Cómo se borra el pecado mortal después del Bautismo
El Bautismo limpia todos los pecados, tanto el original como los personales. Pero después de recibir este sacramento, es posible caer nuevamente en el pecado, especialmente en el pecado mortal. ¿Qué hacer entonces? La respuesta está en un sacramento que Cristo instituyó para restaurar la gracia: la Confesión.

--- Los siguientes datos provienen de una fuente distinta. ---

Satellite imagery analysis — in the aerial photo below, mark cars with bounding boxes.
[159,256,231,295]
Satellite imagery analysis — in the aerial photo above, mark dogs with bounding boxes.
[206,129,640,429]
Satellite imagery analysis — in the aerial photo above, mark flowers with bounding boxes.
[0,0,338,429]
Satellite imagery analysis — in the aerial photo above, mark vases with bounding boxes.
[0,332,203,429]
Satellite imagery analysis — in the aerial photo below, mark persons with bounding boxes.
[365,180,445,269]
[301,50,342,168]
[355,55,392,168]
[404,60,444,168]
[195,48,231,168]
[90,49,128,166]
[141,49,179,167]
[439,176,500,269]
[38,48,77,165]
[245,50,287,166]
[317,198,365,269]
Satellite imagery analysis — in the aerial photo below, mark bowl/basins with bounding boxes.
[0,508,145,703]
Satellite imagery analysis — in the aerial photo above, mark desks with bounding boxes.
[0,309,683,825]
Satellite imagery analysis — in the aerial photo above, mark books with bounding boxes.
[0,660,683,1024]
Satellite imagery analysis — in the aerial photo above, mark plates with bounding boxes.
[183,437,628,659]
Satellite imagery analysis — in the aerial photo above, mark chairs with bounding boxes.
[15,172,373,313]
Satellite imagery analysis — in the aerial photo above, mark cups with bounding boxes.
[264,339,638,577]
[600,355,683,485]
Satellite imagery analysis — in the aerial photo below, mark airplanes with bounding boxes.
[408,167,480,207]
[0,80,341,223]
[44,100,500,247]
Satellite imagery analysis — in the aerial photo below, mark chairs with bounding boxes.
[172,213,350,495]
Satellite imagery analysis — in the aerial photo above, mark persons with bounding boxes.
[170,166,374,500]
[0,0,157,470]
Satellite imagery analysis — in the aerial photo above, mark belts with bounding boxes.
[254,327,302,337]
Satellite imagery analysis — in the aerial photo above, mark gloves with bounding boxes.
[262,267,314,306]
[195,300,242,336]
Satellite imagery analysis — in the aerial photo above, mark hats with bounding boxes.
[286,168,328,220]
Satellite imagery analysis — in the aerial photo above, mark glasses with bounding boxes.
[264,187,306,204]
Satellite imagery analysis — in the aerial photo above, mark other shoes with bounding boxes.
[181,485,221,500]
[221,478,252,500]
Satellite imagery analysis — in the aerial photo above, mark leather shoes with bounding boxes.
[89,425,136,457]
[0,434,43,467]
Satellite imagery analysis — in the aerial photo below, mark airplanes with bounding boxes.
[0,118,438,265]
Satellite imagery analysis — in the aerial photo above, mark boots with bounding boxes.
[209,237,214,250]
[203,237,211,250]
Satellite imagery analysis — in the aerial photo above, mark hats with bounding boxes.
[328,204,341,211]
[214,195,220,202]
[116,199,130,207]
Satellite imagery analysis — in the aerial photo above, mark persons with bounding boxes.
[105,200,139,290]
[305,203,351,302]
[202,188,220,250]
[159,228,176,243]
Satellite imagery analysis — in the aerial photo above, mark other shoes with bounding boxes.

El pecado mortal, como se enseña en la doctrina católica, es un acto grave que rompe nuestra relación con Dios. Sin embargo, Dios, en su infinita misericordia, no nos deja sin camino de regreso. La Confesión —también llamada Reconciliación o Penitencia— es el medio que Cristo dejó a su Iglesia para perdonar todos los pecados cometidos después del Bautismo.
Lo más sorprendente es que este perdón llega incluso a los pecados más graves, como aquellos llamados "contra el Espíritu Santo", que consisten en rechazar deliberada y formalmente la gracia de Dios. Aunque son los pecados más serios, la Misericordia divina es mayor. No hay pecado que supere el amor de Dios, siempre que haya verdadero arrepentimiento y propósito de enmienda.En el sacramento, el penitente confiesa sus pecados a un sacerdote, que actúa en nombre de Cristo, y recibe la absolución. No se trata de una fórmula mágica, sino de un encuentro real con el perdón de Dios. Requiere contrición, confesión sincera y disposición a cambiar.
La Confesión no solo limpia el alma, sino que fortalece para no volver a caer. Es un acto de humildad, pero también de esperanza. Porque detrás de cada confesión hay una historia de conversión, de un corazón que se abre nuevamente a la luz de Dios.